__TASK__
Write out every line of the records below word for word, leaving out the pictures.

__DATASET EXCERPTS__
━━━━━━━━

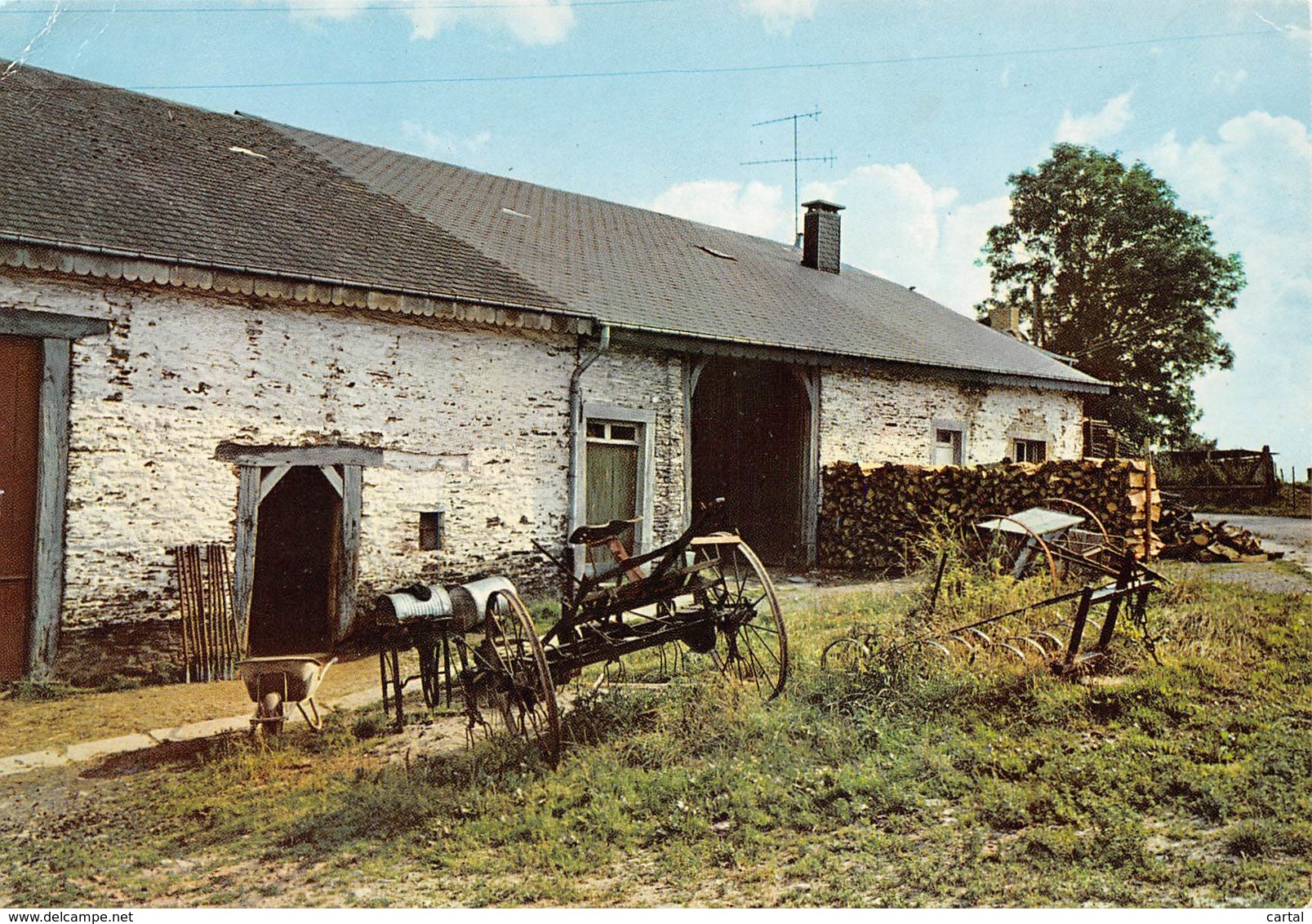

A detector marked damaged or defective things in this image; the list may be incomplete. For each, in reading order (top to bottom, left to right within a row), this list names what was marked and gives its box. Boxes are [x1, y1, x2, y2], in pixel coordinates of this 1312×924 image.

rusty metal cart [448, 499, 787, 766]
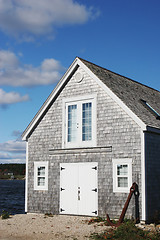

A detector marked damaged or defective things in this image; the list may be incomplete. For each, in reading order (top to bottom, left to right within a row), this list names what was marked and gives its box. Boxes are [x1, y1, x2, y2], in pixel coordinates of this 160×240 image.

rusty metal anchor [107, 183, 137, 226]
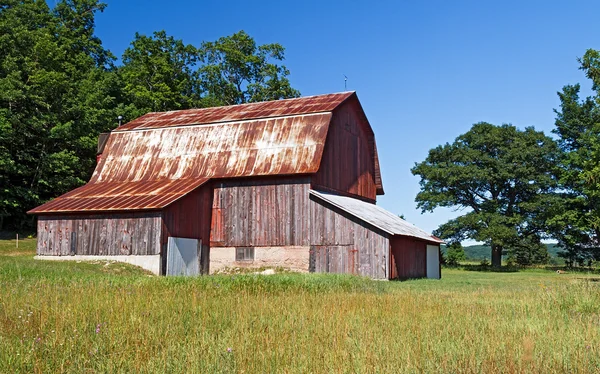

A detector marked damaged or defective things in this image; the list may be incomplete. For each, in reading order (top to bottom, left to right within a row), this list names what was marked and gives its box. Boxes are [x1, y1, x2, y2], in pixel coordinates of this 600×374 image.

rusty corrugated roof [116, 91, 352, 131]
rusty corrugated roof [29, 178, 210, 213]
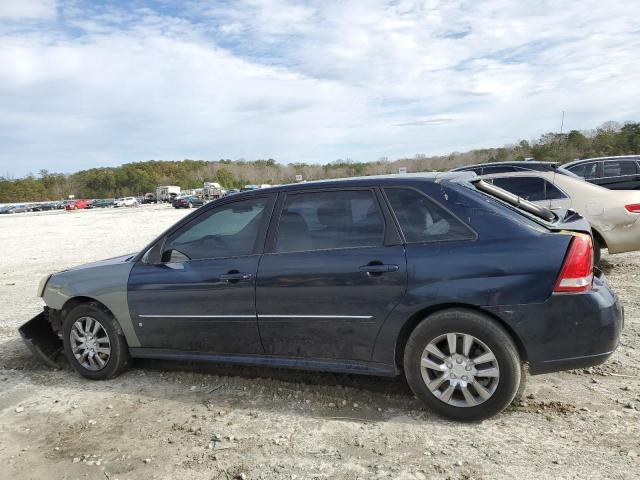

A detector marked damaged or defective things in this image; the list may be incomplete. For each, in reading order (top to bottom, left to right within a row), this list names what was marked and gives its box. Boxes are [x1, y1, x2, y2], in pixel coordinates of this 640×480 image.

damaged front bumper [18, 308, 63, 368]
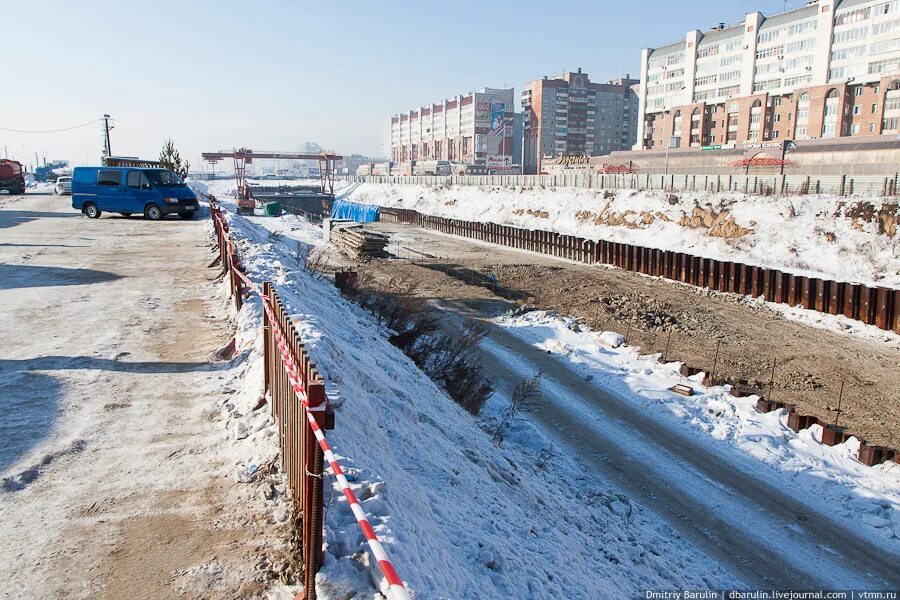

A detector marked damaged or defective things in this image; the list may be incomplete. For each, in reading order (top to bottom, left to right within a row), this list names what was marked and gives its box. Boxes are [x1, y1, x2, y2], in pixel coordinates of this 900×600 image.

rusty sheet pile wall [380, 209, 900, 336]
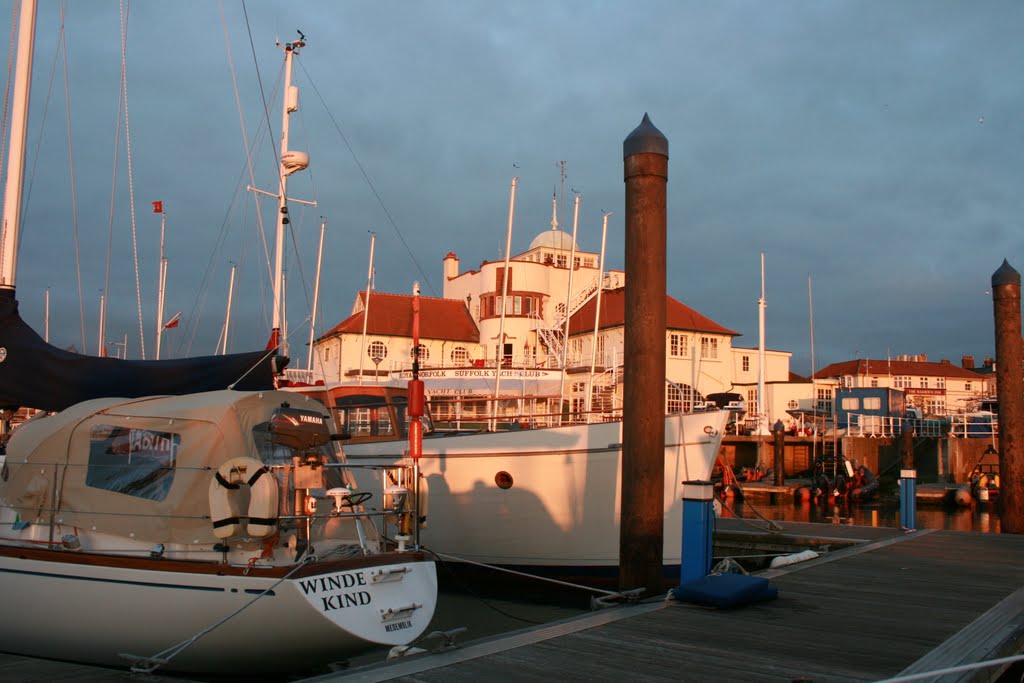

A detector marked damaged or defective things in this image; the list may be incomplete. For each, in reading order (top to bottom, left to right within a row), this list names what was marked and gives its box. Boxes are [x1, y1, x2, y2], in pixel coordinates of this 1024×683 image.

rusty mooring post [620, 112, 668, 592]
rusty mooring post [992, 260, 1024, 532]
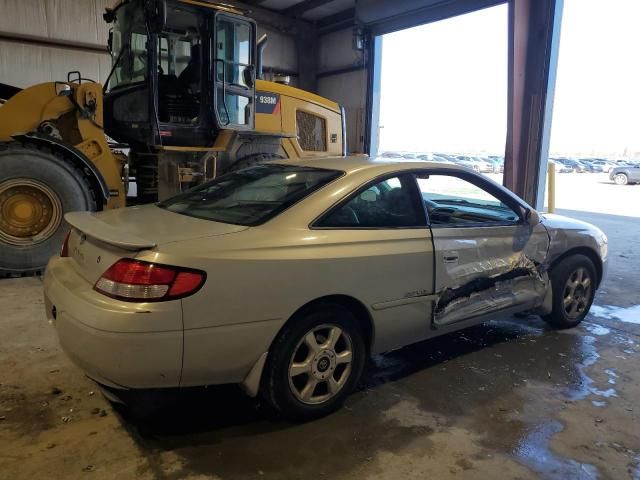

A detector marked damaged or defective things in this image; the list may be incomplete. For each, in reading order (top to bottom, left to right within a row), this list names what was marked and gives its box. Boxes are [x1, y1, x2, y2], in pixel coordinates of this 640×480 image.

broken tail light [94, 258, 205, 300]
severe side damage [436, 255, 552, 326]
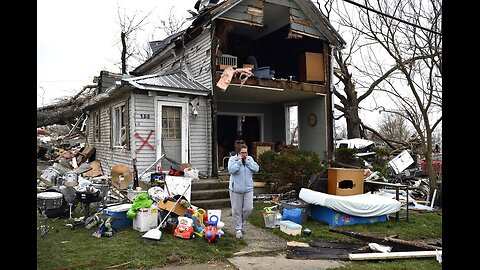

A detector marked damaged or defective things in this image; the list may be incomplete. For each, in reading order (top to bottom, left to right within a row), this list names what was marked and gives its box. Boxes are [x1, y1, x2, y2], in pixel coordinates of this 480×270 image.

damaged neighboring house [81, 0, 344, 177]
tornado-damaged house [81, 0, 344, 177]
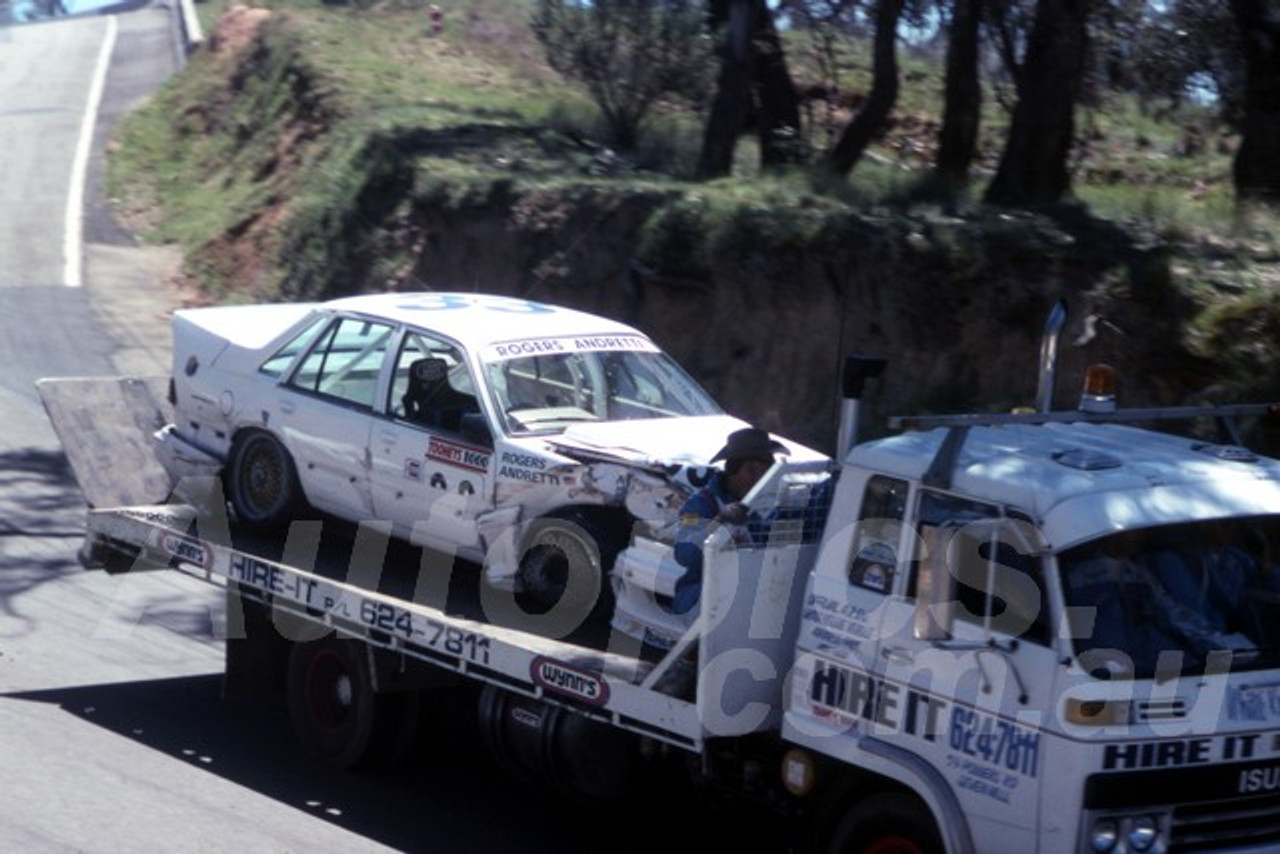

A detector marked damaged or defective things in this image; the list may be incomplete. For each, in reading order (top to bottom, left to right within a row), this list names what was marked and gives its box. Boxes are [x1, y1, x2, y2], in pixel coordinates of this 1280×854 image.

damaged white race car [160, 290, 824, 624]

━━━━━━━━

__ANSWER TO THE PROBLEM__
A detector marked damaged or defective things in this image; the list may be incomplete. For each, in reading order (top to bottom, left to right within a row), this list names what was marked and gives its box. Boxes are [x1, y1, x2, y2], in pixel coordinates of this 1312×924 image.

rusty metal cart [448, 499, 787, 766]

A detector marked damaged or defective things in this image; the list may be incomplete. For each, in reading order (top to bottom, left to right within a row), this list names what was marked and gives its box. Boxes are [x1, y1, x2, y2], in pixel coordinates of this 160×240 image.

rusty metal anchor [107, 183, 137, 226]

A detector marked damaged or defective things in this image; the list may be incomplete. For each, in reading order (top to bottom, left to right within a row), this list names what was marked and gives its box. Boxes are [x1, y1, x2, y2], in pixel coordinates of this 600×374 image.

rusty corrugated roof [116, 91, 352, 131]
rusty corrugated roof [29, 178, 210, 213]

A detector marked damaged or defective things in this image; the list may be incomplete. For each, in reading order (top to bottom, left to right within a row), this list names what was marked and gives its box. Boxes are [x1, y1, x2, y2], in pixel coordinates of this 640×480 image.

damaged front bumper [18, 308, 63, 368]

A detector marked damaged or defective things in this image; the list may be incomplete. For each, in reading order (top to bottom, left to right within a row), this list names what was marked and gives its box. Boxes are [x1, y1, x2, y2], in pixel coordinates of this 900×600 image.

rusty sheet pile wall [380, 209, 900, 336]

A detector marked damaged or defective things in this image; the list may be incomplete. For each, in reading order (top to bottom, left to right within a row), this list names what was marked and gives its box. Boxes are [x1, y1, x2, y2], in pixel coordinates of this 1024×683 image.

rusty mooring post [620, 112, 668, 592]
rusty mooring post [992, 260, 1024, 532]

A detector marked damaged or defective things in this image; the list may be incomplete. For each, in reading order (top to bottom, left to right within a row), this list names what was marked and gives its box. Boxes are [x1, y1, x2, y2], in pixel coordinates of this 640×480 image.

broken tail light [94, 258, 205, 300]
severe side damage [436, 255, 552, 326]

A detector marked damaged or defective things in this image; the list may be incomplete. For each, in reading order (top to bottom, left to right within a row), this list names what was marked and gives its box. Boxes are [x1, y1, x2, y2], in pixel coordinates of this 480×270 image.

damaged neighboring house [81, 0, 344, 177]
tornado-damaged house [81, 0, 344, 177]

A detector marked damaged or defective things in this image; the list may be incomplete. For each, in reading order (top to bottom, left to right within a row), this list names what was marked and gives its box. Boxes are [x1, y1, x2, y2], in pixel coordinates of this 1280×854 image.

damaged white race car [160, 290, 824, 624]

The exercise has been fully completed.